■ FRAGMENTO SELECCIONADO
Por Antonio Pérez Esclarín
Así se titula un nuevo libro mío que me editó la Confederación de Educación Católica de Guayas (Ecuador), disponible en Amazon, que pretende contribuir a sumar voluntades en pro del Pacto Educativo Global que nos viene proponiendo con insistencia el papa Francisco.
La pandemia del COVID-19 puso de manifiesto muchas de las carencias de nuestra sociedad y, en especial, de la educación. Como siempre pasa con los problemas y las crisis, son los pobres quienes sufren las peores consecuencias. Ante la dificultad de realizar la educación presencial, que es la que posibilita una verdadera educación, se propuso la educación online; sin embargo, no podemos ignorar que a este mundo virtual no todo el mundo tiene igual acceso, con lo que a las típicas discriminaciones y desigualdades, se añadió la discriminación digital, dado que las poblaciones más vulnerables y los grupos empobrecidos y excluidos, escasamente pueden acceder al mundo de internet. Por ello, se acuñaron los términos de “infopobres” e “inforicos”, para subrayar la brecha digital.

■ ACTIVIDADES A REALIZAR
1 – Indica si cada afirmación concuerda con el fragmento sobre la educación y la pandemia: (a) el libro lo editó la Confederación de Educación Católica de Guayas; (b) la educación online es la que posibilita una verdadera educación; (c) los términos "infopobres" e "inforicos" se acuñaron para subrayar la brecha digital. Responde sí o no en cada caso y cita textualmente las palabras del fragmento que lo deciden.
2 – Prosigue el fragmento sobre la educación y la pandemia a partir de su última oración.
Los registros no intervienen en nada de esto.

■ REGISTROS PROPORCIONADOS
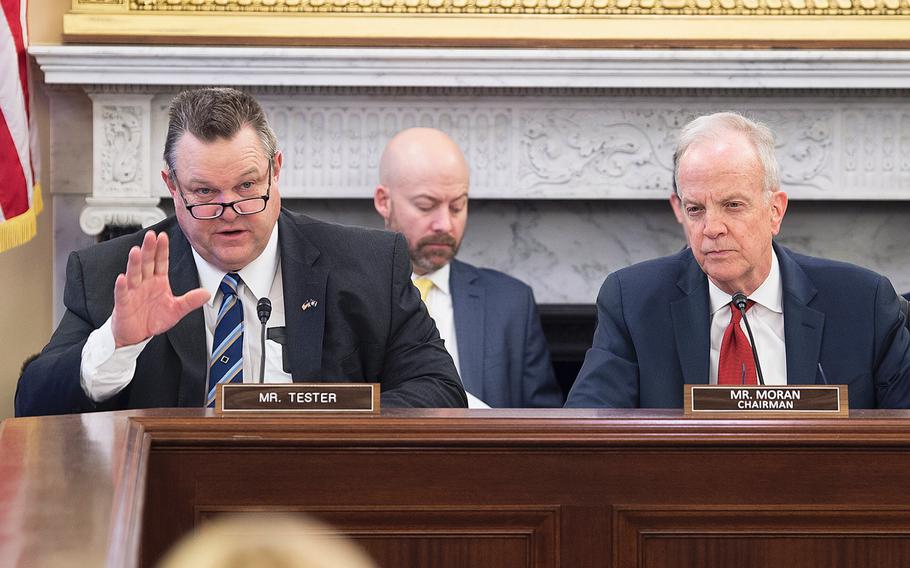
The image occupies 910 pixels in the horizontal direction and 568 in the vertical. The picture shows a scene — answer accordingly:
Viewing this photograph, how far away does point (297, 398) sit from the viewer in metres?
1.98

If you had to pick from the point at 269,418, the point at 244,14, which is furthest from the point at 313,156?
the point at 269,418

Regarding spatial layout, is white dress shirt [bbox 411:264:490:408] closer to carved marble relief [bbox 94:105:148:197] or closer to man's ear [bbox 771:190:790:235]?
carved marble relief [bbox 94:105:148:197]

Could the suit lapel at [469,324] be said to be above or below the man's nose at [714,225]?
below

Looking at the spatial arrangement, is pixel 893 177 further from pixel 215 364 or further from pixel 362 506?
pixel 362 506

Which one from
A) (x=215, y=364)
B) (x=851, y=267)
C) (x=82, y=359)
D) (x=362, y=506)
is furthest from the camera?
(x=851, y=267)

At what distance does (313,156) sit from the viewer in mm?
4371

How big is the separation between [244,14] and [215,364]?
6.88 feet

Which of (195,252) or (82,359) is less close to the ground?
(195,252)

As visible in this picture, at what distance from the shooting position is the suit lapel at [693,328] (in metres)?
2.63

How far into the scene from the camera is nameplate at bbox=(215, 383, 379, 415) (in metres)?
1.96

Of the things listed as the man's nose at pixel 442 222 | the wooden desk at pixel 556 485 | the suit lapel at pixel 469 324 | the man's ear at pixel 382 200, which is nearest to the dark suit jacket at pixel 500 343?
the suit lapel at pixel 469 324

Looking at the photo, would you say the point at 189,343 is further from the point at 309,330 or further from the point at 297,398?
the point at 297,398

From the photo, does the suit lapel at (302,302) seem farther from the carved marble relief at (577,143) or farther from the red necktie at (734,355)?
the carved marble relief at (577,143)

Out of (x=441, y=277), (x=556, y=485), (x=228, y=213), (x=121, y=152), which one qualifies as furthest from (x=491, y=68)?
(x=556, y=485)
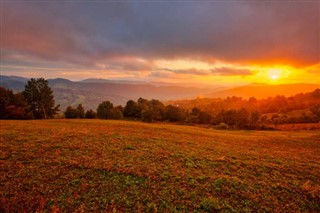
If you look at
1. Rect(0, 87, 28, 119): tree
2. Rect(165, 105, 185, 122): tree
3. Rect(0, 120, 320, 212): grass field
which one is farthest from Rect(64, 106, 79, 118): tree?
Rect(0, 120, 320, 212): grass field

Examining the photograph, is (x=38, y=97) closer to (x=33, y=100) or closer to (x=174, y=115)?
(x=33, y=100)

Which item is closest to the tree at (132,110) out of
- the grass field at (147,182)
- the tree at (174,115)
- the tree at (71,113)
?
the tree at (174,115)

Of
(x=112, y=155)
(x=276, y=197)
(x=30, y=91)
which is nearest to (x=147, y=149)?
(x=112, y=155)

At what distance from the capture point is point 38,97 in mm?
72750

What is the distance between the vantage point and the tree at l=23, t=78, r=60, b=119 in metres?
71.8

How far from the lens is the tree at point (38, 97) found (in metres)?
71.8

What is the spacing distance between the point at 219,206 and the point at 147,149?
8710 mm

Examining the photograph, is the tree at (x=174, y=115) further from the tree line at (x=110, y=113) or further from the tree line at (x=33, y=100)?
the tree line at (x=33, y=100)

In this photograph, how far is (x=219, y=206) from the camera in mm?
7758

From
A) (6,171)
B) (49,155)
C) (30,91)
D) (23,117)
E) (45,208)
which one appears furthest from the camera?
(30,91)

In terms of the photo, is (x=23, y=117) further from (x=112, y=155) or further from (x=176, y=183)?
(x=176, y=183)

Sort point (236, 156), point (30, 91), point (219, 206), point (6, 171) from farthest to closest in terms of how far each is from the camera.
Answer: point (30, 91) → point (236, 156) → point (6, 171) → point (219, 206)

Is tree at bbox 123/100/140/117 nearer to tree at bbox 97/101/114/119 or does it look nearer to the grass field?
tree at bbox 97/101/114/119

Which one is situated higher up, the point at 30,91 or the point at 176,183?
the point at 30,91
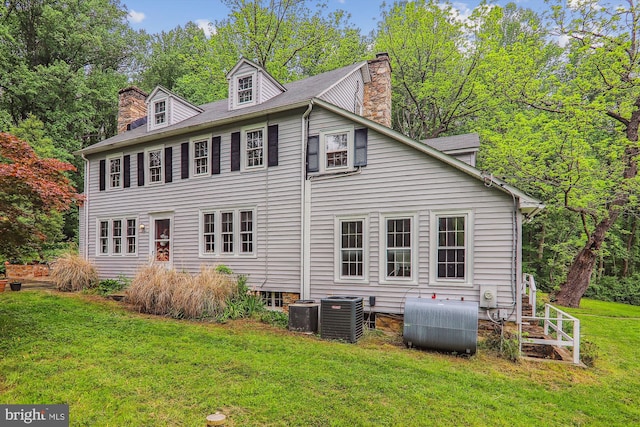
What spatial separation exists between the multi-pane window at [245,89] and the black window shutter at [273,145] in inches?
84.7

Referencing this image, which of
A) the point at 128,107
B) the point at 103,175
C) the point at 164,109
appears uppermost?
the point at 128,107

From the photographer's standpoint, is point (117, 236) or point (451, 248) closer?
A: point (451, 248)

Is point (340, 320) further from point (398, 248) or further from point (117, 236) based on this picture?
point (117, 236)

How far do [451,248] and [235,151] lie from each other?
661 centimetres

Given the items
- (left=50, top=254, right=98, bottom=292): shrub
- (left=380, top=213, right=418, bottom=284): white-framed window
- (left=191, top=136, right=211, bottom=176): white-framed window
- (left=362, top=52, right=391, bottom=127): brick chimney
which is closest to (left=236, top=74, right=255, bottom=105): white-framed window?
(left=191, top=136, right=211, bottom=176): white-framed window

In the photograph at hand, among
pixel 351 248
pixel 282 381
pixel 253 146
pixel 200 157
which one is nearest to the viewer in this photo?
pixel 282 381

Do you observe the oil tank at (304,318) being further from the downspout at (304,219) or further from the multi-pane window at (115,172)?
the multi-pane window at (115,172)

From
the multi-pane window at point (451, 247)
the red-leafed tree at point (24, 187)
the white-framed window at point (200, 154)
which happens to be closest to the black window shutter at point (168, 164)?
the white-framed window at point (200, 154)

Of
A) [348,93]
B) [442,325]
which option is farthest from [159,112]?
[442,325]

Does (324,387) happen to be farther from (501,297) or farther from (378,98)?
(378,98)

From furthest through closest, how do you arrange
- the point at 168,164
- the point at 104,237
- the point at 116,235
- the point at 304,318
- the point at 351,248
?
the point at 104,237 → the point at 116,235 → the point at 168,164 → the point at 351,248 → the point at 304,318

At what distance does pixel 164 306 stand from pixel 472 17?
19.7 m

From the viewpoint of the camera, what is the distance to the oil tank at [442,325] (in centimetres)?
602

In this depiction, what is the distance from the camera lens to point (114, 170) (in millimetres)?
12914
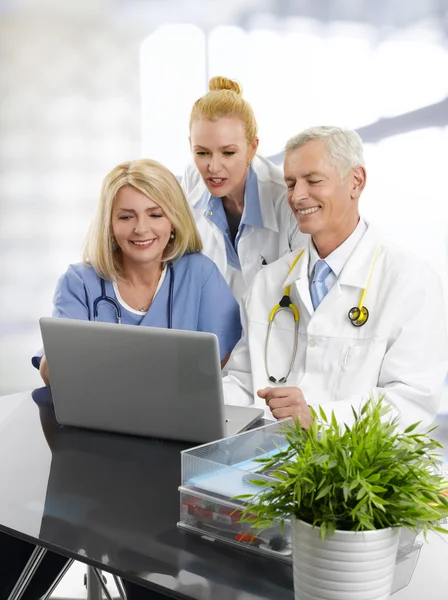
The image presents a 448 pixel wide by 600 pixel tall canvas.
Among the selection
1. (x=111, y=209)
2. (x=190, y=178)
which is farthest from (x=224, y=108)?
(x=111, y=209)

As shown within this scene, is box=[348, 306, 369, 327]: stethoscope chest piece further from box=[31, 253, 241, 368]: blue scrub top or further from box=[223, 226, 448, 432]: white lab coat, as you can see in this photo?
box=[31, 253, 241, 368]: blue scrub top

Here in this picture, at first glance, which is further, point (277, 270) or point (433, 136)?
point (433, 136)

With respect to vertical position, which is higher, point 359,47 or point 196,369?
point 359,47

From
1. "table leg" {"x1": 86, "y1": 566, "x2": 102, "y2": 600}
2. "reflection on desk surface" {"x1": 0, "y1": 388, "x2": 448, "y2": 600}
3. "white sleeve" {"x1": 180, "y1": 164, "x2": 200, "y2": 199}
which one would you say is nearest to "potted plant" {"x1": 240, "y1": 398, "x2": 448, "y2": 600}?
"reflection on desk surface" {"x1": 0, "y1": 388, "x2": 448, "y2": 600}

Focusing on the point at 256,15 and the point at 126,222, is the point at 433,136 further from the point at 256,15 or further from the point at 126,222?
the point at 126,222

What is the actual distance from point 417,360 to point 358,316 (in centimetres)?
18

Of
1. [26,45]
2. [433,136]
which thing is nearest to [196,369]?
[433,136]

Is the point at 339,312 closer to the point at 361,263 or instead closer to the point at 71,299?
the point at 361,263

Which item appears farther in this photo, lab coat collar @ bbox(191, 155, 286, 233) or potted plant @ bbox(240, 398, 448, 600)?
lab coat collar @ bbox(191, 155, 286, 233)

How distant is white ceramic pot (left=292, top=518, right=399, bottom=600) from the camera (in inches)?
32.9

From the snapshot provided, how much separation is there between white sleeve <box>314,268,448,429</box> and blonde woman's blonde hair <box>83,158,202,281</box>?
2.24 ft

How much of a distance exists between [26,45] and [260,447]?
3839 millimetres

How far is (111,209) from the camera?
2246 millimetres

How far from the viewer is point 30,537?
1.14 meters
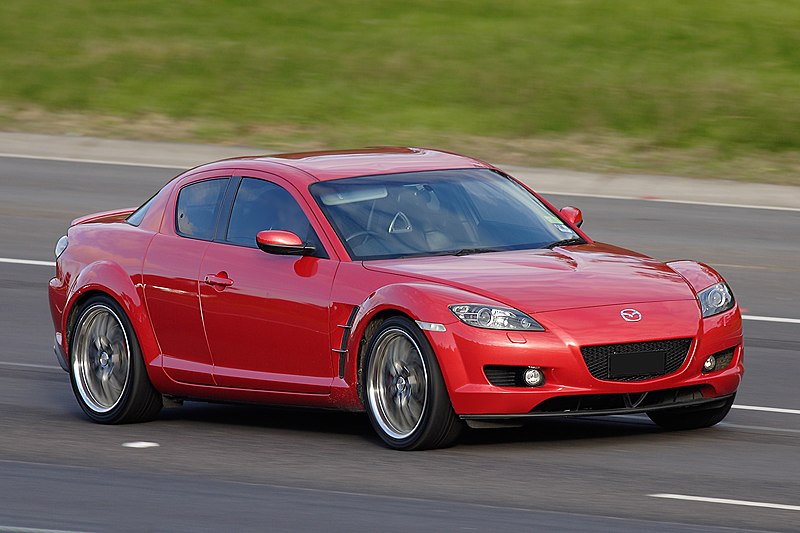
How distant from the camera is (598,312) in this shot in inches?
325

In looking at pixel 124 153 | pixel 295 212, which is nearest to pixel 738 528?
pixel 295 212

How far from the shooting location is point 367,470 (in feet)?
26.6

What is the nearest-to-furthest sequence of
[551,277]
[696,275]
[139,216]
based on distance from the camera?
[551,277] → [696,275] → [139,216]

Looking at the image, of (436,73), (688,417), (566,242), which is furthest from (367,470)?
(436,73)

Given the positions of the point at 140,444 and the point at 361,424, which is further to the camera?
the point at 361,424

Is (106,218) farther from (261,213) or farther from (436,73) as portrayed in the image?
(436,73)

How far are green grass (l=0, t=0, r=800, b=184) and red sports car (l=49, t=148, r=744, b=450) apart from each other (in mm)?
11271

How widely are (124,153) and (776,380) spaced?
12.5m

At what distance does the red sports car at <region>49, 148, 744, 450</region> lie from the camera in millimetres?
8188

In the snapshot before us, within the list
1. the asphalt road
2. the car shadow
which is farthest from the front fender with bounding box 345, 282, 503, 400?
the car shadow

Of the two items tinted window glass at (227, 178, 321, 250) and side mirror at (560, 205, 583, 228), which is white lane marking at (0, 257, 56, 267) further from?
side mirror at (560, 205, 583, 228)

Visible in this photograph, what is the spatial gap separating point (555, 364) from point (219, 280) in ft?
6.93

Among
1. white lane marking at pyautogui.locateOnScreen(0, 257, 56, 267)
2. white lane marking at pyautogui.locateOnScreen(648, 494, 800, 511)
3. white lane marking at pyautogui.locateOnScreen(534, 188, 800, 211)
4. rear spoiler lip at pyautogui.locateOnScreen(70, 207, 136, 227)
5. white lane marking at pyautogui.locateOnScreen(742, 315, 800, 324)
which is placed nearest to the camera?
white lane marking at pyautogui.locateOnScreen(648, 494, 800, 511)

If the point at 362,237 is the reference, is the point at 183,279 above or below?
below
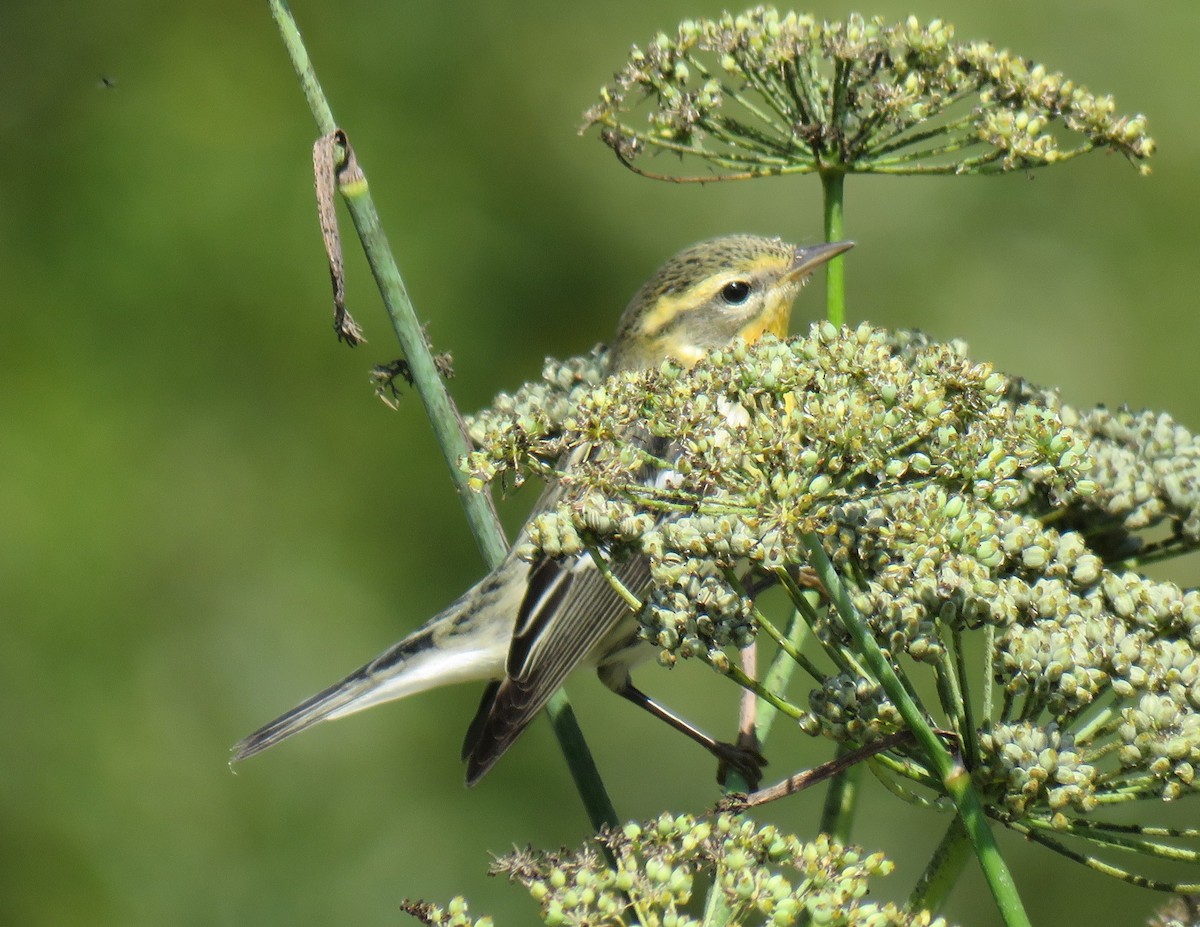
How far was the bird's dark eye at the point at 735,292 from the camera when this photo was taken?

■ TAREAS RESUELTAS
1 –
(a) Sí: «me editó la Confederación de Educación Católica de Guayas (Ecuador)».
(b) No: «la educación presencial, que es la que posibilita una verdadera educación».
(c) Sí: «para subrayar la brecha digital».

2 –
Y si para muchas personas navegar por internet es una acción cotidiana, no podemos olvidar que en todo el mundo hay más de 4.000 millones de personas que viven sin acceso a internet. Según datos de la Unión Internacional de Telecomunicaciones, tan solo un 51 % de la población mundial está conectado a internet: más del 85 % en las regiones desarrolladas, pero menos del 40 % en regiones más pobres, como África y Latinoamérica, en especial Venezuela, que tiene la peor conectividad del continente, el salario más miserable y donde la electricidad se va a cada rato.
La pandemia evidenció la gravísima brecha de desigualdad que existe entre nuestros alumnos y el escaso poder de innovación que posee nuestro sistema educativo. Ante esta realidad, urge que reflexionemos y nos planteemos cómo educar en estos tiempos de crisis compleja, modernidad líquida, relativismo ético y posverdad.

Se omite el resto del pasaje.